High-strength and high-toughness perforating gun tube and manufacturing method therefor
Abstract
A high-strength and high-toughness tube for perforating gun, having a formulation of chemical elements in percentage by mass as follows: C: 0.15%-0.22%, Si: 0.1%-0.4%, Mn: 0.5%-1%, Cr: 0.3%-0.7%, Mo: 0.3%-0.7%, Nb: 0.01%-0.04%, V: 0.1%-0.2%, Ti: 0.02%-0.05%, B: 0.0015%-0.005%, Al: 0.01%-0.05%, Ca: 0.001%-0.004%, N≤0.008%, and the balance of Fe and other inevitable impurities. Accordingly, further disclosed is a method for manufacturing a high-strength and high-toughness tube for perforating gun. The high-strength and high-toughness tube for perforating gun of the present invention has high strength, good toughness and uniform circumferential strength, and is suitable for application in the field of petroleum exploration and exploitation.
Claims
exact text as granted — not AI-modifiedThe invention claimed is:
1. A high-strength and high-toughness tube for a perforating gun, comprising the following chemical elements by mass percentages:
C: 0.15%-0.22%, Si: 0.1%-0.4%, Mn: 0.5%-1%, Cr: 0.3%-0.7%, Mo: 0.3%-0.7%, Nb: 0.01%-0.04%, V: 0.1%-0.16%, Ti: 0.02%-0.05%, B: 0.0015%-0.005%, Al: 0.01%-0.05%, Ca: 0.001%-0.004%, N≤0.008%, and the balance of Fe and other inevitable impurities.
2. The high-strength and high-toughness tube for a perforating gun according to claim 1 , wherein the tube for perforating gun further satisfies: 0<(Ti-3.4N)<0.025%.
3. The high-strength and high-toughness tube for a perforating gun according to claim 1 , wherein the tube for perforating gun further satisfies: Ca/S≥1.5.
4. The high-strength and high-toughness tube for a perforating gun according to claim 1 , wherein the tube for perforating gun has a microstructure of tempered sorbite.
5. The high-strength and high-toughness tube for a perforating gun according to claim 1 , wherein the tube for perforating gun has a grain size level of 9 or more, and MnS inclusion level in the high-strength and high-toughness tube for perforating gun is 0.5 or less.
6. The high-strength and high-toughness tube for tube for a perforating gun according to claim 1 , wherein the tube for perforating gun has a yield strength of 896˜1103 MPa, a tensile strength of 965 MPa or more, and a transverse Charpy impact energy at 0° C. of 130 J or more, and the yield strength of the high-strength and high-toughness tube for perforating gun has a range of 60 MPa or less, and the tensile strength of high-strength and high-toughness tube for perforating gun has a range of 60 MPa or less.

• _Material shown_:
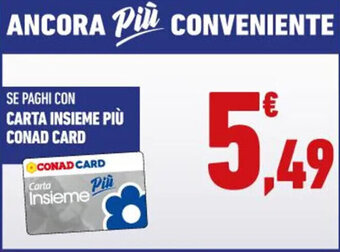 Conad SE PAGHI CON CARTA INSIEME PIÙ CONAD CARD offerta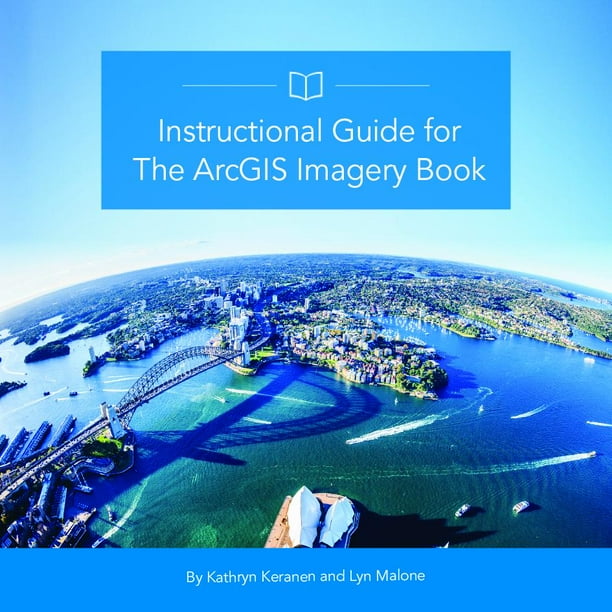 Arcgis Book Instructional Guide for the Arcgis Book (Hardcover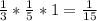 \frac{1}{3}* \frac{1}{5}*1= \frac{1}{15}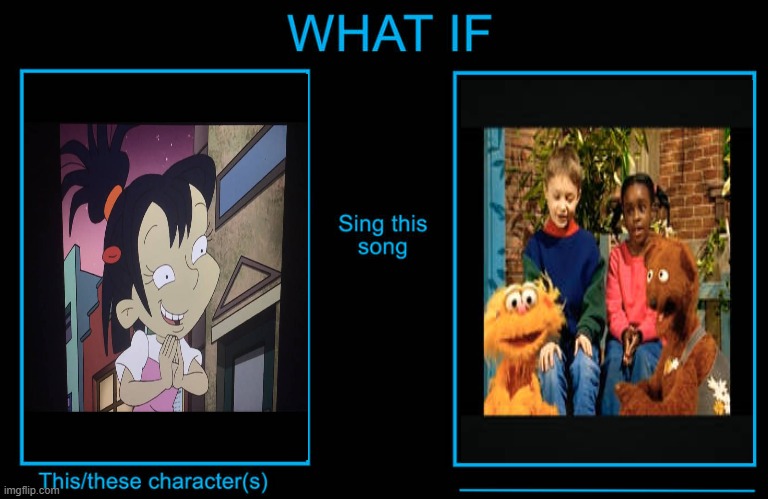 What if Kimi Sings If You're Happy Like Zoe? | image tagged in rugrats,sesame street | made w/ Imgflip meme maker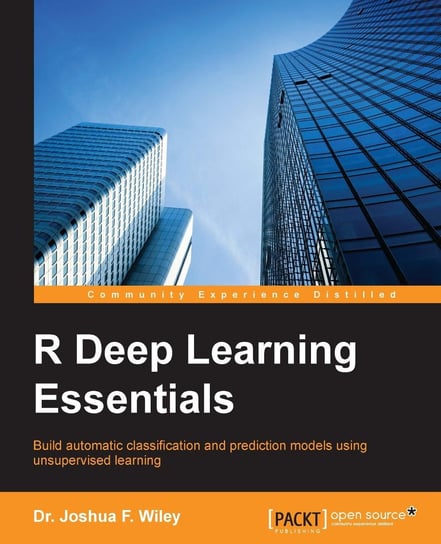 R Deep Learning Essentials Dr. Joshua F. Wiley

• _Required actions_:
1 - In the perforating gun tube patent, what microstructure does claim 4 give the tube?
2 - From the perforating gun tube patent, write out the passage starting with "4. The high-strength" and going on through "0.5 or less.".
Answer using only the perforating gun tube patent.

• _Results for each task_:
1 - Tempered sorbite.

2 -
4. The high-strength and high-toughness tube for a perforating gun according to claim 1 , wherein the tube for perforating gun has a microstructure of tempered sorbite.
5. The high-strength and high-toughness tube for a perforating gun according to claim 1 , wherein the tube for perforating gun has a grain size level of 9 or more, and MnS inclusion level in the high-strength and high-toughness tube for perforating gun is 0.5 or less.